蹲街弑〆低调 提交于 2019-11-30 18:55:43

truncate is what you're looking for. If you need to slim down the db afterwards, run a shrink.

This MSDN refernce (if you're talking T-SQL) compares the behind the scenes of deleting rows versus truncating.

"Delete all rows"... wouldn't DROP TABLE (and re-recreate an empty one with same schema / indices) be preferable ? (I personally like "fresh starts" ;-) )

This said TRUNCATE TABLE is quite OK too, and yes, DBCC SHRINKFILE may be required afterwards if you wish to recover the space.

Depending on the size of the full database, the shrink may take a while; I've found it to go faster if it is shrunk in smaller chunks, rather than trying to get it back all at once.

One thing to remember with Truncate Table (as well as drop table) is going forward this will not work if you ever have foreign keys referencing the table.

As pointed out, if you can't use truncate or drop

SELECT 1
WHILE @@ROWCOUNT <> 0
    DELETE TOP (100000) MyTable
Chad

You have a normal solution (truncate + shrink db) to remove all the records from a table.

As Irwin pointed out.

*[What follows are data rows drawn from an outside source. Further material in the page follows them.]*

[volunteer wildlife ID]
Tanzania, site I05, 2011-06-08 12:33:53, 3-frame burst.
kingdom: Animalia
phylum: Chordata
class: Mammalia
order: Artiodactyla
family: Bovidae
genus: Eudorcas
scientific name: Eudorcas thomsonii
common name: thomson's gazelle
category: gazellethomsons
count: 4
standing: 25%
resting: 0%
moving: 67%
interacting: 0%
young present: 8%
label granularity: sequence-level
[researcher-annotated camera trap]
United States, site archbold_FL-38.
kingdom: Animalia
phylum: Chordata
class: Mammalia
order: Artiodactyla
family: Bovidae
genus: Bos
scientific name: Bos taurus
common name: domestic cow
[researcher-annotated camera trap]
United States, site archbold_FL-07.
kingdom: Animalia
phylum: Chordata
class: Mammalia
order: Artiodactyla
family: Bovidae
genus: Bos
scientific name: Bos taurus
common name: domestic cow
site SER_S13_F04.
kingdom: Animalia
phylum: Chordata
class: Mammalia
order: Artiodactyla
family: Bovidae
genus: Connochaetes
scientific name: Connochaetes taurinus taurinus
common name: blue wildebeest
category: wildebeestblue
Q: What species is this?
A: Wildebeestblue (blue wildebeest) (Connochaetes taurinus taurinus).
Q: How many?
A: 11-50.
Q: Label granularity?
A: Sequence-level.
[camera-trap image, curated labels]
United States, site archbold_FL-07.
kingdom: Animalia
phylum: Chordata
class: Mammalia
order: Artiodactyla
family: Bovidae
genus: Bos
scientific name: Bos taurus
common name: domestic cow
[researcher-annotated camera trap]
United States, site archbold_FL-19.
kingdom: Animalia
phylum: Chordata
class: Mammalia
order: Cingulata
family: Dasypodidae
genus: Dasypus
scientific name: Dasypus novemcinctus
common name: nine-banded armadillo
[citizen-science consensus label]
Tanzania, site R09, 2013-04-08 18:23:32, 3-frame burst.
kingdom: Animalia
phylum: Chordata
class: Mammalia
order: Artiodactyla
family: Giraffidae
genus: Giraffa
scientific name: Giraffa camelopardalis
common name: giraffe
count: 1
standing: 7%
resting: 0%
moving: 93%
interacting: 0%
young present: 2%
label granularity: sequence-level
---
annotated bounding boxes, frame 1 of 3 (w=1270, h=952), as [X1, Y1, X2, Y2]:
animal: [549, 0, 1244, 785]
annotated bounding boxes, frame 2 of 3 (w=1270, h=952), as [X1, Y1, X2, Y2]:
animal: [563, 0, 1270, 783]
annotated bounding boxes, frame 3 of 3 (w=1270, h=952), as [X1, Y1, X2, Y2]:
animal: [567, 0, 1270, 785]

The TRUNCATE command won't work while being referenced by a Foreign key constraint. So first drop the constraints, truncate the table and recreate the constraints.

If your concerned about performance and this is a regular routine for your system. You might want to look into moving this table to it's own data file, then run shrink only against the target datafile!